**MATERIAL FOR THE TASK**
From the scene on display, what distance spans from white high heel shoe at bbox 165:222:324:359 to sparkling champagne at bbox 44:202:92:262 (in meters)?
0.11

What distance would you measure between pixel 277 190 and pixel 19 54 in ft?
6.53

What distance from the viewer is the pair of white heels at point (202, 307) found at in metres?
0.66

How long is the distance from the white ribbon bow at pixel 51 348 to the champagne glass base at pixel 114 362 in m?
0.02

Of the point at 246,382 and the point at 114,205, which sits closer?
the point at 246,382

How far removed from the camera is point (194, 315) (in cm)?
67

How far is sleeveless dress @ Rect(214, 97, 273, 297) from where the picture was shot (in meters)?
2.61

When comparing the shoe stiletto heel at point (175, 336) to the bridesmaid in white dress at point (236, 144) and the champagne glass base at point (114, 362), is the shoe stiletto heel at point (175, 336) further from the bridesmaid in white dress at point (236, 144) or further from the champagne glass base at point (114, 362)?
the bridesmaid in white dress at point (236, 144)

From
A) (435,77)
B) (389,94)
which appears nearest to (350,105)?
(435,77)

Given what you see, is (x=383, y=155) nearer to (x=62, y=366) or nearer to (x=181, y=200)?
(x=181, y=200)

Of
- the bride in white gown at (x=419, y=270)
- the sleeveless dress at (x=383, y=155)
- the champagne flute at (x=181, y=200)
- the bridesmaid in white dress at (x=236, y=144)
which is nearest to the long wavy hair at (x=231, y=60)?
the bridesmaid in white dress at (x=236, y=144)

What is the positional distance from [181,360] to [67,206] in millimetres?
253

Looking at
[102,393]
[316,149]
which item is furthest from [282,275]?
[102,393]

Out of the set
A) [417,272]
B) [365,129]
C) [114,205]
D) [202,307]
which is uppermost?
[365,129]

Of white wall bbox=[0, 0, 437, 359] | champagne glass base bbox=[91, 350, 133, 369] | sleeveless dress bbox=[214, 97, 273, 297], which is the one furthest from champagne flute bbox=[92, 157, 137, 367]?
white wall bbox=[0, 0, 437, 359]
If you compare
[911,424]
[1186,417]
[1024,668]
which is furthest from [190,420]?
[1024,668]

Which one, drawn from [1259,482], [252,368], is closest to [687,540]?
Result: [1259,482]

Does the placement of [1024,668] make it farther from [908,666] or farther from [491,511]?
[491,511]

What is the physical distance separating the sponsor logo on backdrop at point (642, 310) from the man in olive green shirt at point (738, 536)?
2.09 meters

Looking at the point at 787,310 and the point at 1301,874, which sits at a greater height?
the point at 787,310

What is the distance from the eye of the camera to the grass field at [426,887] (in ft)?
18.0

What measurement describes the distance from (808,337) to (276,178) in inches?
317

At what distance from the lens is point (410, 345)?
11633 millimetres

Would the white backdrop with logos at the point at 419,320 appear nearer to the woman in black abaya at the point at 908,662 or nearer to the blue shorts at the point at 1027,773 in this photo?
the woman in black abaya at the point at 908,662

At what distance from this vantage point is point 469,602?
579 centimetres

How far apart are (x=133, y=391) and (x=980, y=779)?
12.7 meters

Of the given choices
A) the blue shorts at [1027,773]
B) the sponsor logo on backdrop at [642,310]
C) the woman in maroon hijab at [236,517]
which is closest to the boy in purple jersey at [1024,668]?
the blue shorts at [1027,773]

**WHAT THE TASK ASKS**
Set down the items again without any change, from the line with "Given what you" up to and including the line with "2.09 meters".

**SOLUTION TO THIS PROBLEM**
Given what you see, is (x=383, y=155) nearer to (x=62, y=366) or nearer to (x=181, y=200)?
(x=181, y=200)

Of
- the bride in white gown at (x=419, y=270)
- the sleeveless dress at (x=383, y=155)
- the champagne flute at (x=181, y=200)
- the bridesmaid in white dress at (x=236, y=144)
which is nearest to the long wavy hair at (x=231, y=60)?
the bridesmaid in white dress at (x=236, y=144)

What is the positional distance from [181,360] to [67,206] in millimetres?
253

Looking at
[102,393]
[316,149]
which item is furthest from [282,275]?
[102,393]

Out of the set
A) [417,272]
B) [365,129]
C) [114,205]
D) [202,307]
which is uppermost?
[365,129]

Of white wall bbox=[0, 0, 437, 359] | champagne glass base bbox=[91, 350, 133, 369] | sleeveless dress bbox=[214, 97, 273, 297], which is the one furthest from champagne flute bbox=[92, 157, 137, 367]?
white wall bbox=[0, 0, 437, 359]
If you compare
[911,424]
[1186,417]
[1024,668]
which is furthest from [190,420]?
[1024,668]

Which one, drawn from [1259,482], [252,368], is closest to [687,540]?
Result: [1259,482]

Does the placement of [1024,668] make it farther from [908,666] or farther from [491,511]?
[491,511]

What is the physical distance separating the sponsor logo on backdrop at point (642, 310) from the man in olive green shirt at point (738, 536)?
2.09 meters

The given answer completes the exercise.